# Who knew black dogs could be so photogenic?!



## GatorDog (Aug 17, 2011)

Aura vom Feuergarten, 11 months old :wub: 

5/9/16 by Alexis Roy, on Flickr

5/9/16 by Alexis Roy, on Flickr

4/21/16 by Alexis Roy, on Flickr

5/8/16 by Alexis Roy, on Flickr

5/8/16 by Alexis Roy, on Flickr

5/8/16 by Alexis Roy, on Flickr


----------



## Mudypoz (Mar 3, 2016)

The second photo is unbelievable! What a gorgeous dog :wub:


----------



## GypsyGhost (Dec 29, 2014)

She's really the total package. Carm makes the prettiest babies!


----------



## Dunkirk (May 7, 2015)

What awesome photos, I had to go back and look again, 3 more times. Thanks for sharing


----------



## Susan_GSD_mom (Jan 7, 2014)

Beautiful--good camera, VERY nice dog! With my not-so-expensive digital camera I have not been able to get a decent photo of Jade, who is black, unless she is in direct sunlight. Forget trying inside the house, and in the snow it's hopeless!

Susan


----------



## Jenny720 (Nov 21, 2014)

Great photos!! Beautiful dogs!!! Yes photography a dark dog is a challenge - much sunlight is the key.


----------



## dogma13 (Mar 8, 2014)

Very nice pics!She is gorgeous!


----------



## Galathiel (Nov 30, 2012)

Nice!! And I know how hard it is to take pics of a black GSD *grumble*. I was so thrilled with Varik's 3 year b-day pics because you could finally see him!


----------



## Gwenhwyfair (Jul 27, 2010)

Nice! Boy you guys have her in great condition too!.


----------



## SuperG (May 11, 2013)

Great pics....dog looks fit.


SuperG


----------



## Rei (Oct 10, 2008)

Feminine, strong head, gorgeous structure, super muscles, and look at that bite. Literally the most perfect baby dog, 10/10.


----------



## NYCgsd (Apr 23, 2016)

GatorDog said:


> Aura vom Feuergarten, 11 months old :wub:
> 
> 5/9/16 by Alexis Roy, on Flickr
> 
> ...

Data>
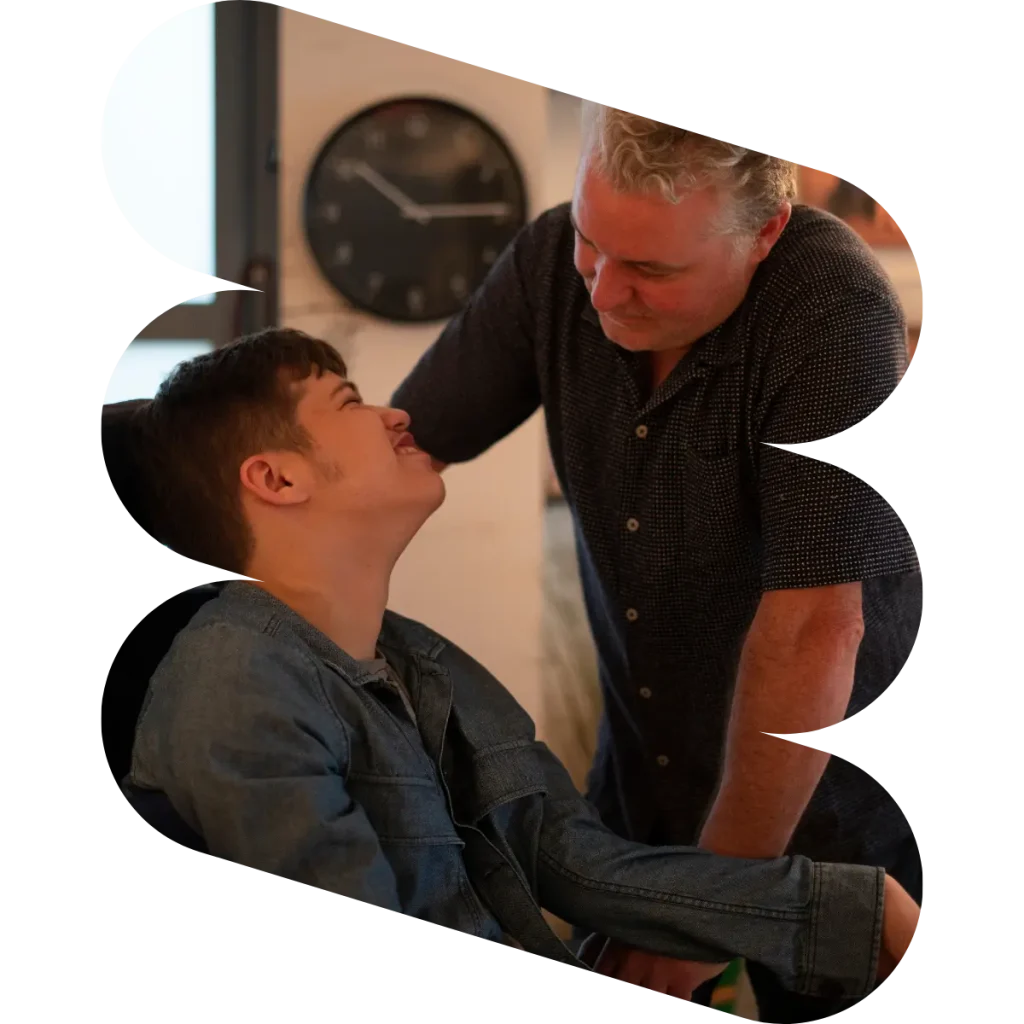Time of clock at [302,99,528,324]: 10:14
...
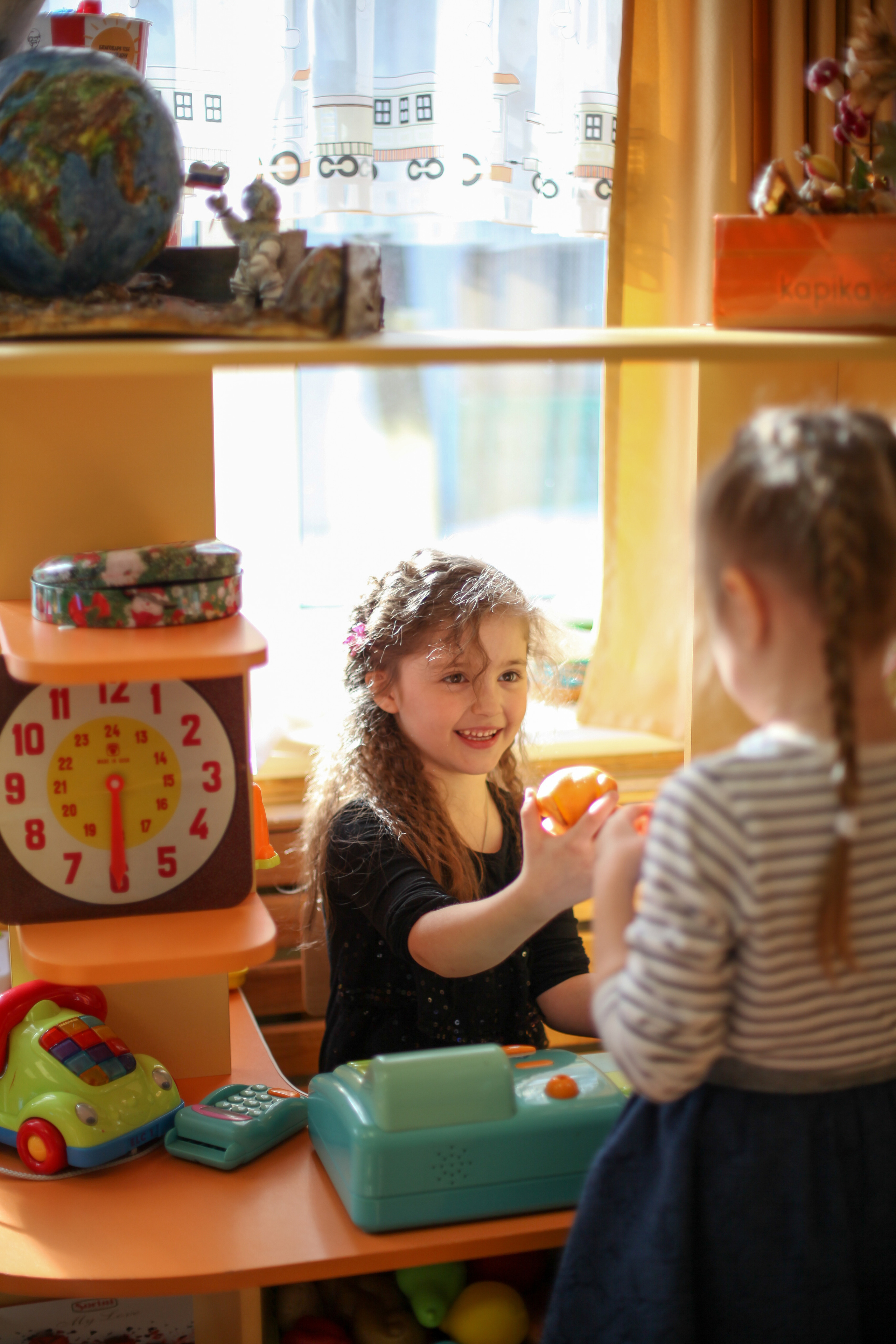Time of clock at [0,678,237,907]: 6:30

Parts of the exercise>
**A.** In the forum thread about black dog photos, shorten the paragraph beginning "Beautiful--good camera, VERY nice dog!" while keeping its main facts.
**B.** Extend the forum thread about black dog photos, picking up after the last post shown.

Set of answers>
**A.** Great camera, lovely dog! My inexpensive digital camera can't get a decent photo of Jade, who is black, unless she's in direct sunlight. Indoors it doesn't work, and snow is hopeless.

**B.**
Can you tell me what kind of harness you use? Been looking for something similar but its hard to get reviews on some of them.


----------



## GatorDog (Aug 17, 2011)

Thanks everyone! Black dog photography certain is a learning curve. 



NYCgsd said:


> Can you tell me what kind of harness you use? Been looking for something similar but its hard to get reviews on some of them.


I believe this is the harness that we use for protection.

http://www.activedogs.com/product/678/padded-leather-harness/


----------



## NYCgsd (Apr 23, 2016)

GatorDog said:


> Thanks everyone! Black dog photography certain is a learning curve.
> 
> 
> 
> ...


Great thanks alot, I saw the same one for much more $$.


----------



## Lynn_P (Mar 17, 2004)

Awesome....


----------



## Daisy&Lucky's Mom (Apr 24, 2011)

Aura is gorgeous. Love all your pictures but especially #3 she looks so sleek and happy heeling there.


----------



## Black Kali (Aug 31, 2013)

Beautiful!!! She is so good looking :wub: And your photos are great  black dogs are real challenge in photography.


----------



## RZZNSTR (Jan 24, 2015)

Love dem black dawgs!


----------



## Besketball (Apr 27, 2016)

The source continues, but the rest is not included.